What you need to do →
Print only the line with "Going from nearest to farthest, rank" and the lines after it, ending with the last line of the material, each exactly as it stands.
## Start
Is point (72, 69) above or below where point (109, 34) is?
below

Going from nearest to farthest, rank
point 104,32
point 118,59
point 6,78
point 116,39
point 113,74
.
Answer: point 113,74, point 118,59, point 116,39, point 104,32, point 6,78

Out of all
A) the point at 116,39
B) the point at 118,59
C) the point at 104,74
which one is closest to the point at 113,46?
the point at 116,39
## End
Solution →
Going from nearest to farthest, rank
point 104,32
point 118,59
point 6,78
point 116,39
point 113,74
.
Answer: point 113,74, point 118,59, point 116,39, point 104,32, point 6,78

Out of all
A) the point at 116,39
B) the point at 118,59
C) the point at 104,74
which one is closest to the point at 113,46?
the point at 116,39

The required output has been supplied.